Figures 1-1 and 1-2 are cross-sectional views showing examples of single filaments constituting the multifilament used in the present invention, and Figure 2 is a shape of the yarn in the long axis direction showing an example of the yarn of the present invention. A side view, FIG. 3 is an enlarged sectional view of the entangled portion in FIG. 2, FIG. 4 is an enlarged sectional view of the crimped portion in FIG. 2, and FIG. 5 is a single filament that constitutes the multifilament used in the present invention. It is a sectional view showing other examples.

Claims (1)

[Claims] 1. The single filament has a radial cross-sectional shape.

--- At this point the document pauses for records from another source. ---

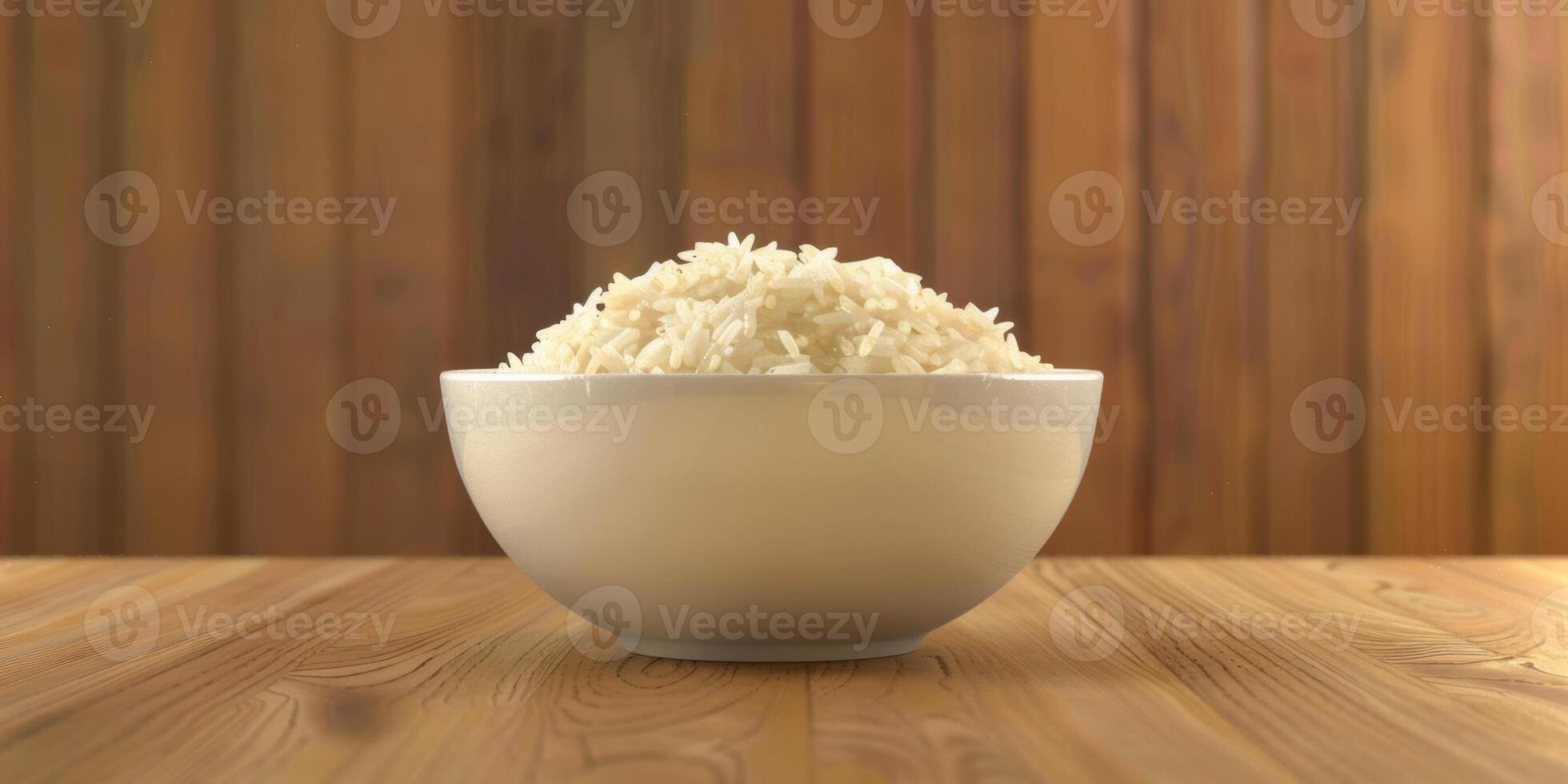 boiled rice with herbs photo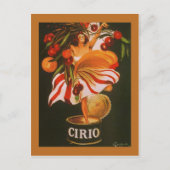 ヴィンテージ シリオ チェリー イタリアン ポストカード (正面)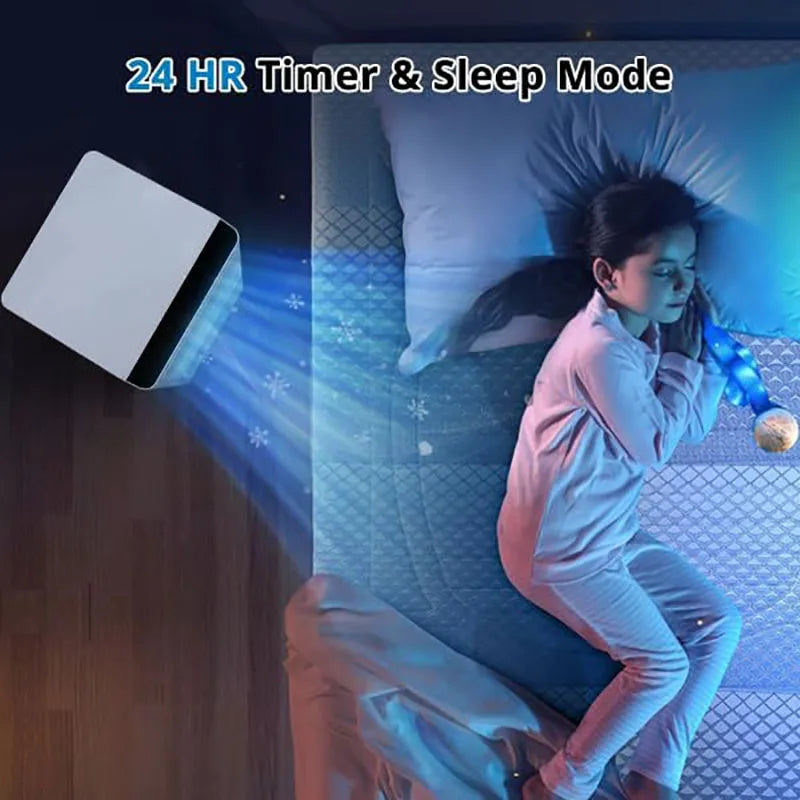 Efficient Cooling with Portable Air Conditioner 8000BTU - 24 Hour Timer, Quiet, Dehumidifier, Remote Control, Sleep Mode.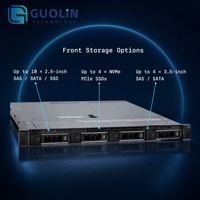 Serveur Dell Rack PowerEdge R440 1U d'occasion reconditionné, serveur d'entreprise à double socket pour déploiement en centre de données
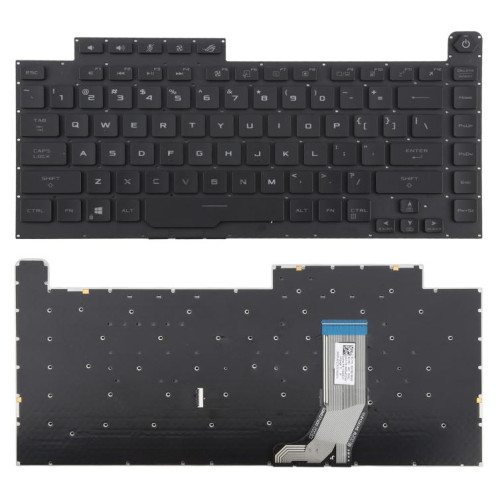 Clavier rétroéclairé RVB version américaine pour ordinateur portable Asus ROG Strix Scar G512 G512LV G512LW G512LI (noir) SH801A408-05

Thermoplastic multifilament A consisting of at least one type of special irregular cross section selected from 8 leaves
and a multifilament B made of cellulose fibers, in which the multifilament A surrounds the outer periphery of the multifilament B, and each leaf is deformed and interlocks with each other to form an intertwined part. A special textured false twisted yarn, characterized in that there are 2 or more filaments/m in the long axis direction of the yarn, and the intertwined portions are formed without each filament being fused to each other. 2 The mixing ratio (A/B) of multifilament A and multifilament B is 30/70 to 30/70 by weight.
The special textured false twisted yarn according to claim 1, which is 90/10.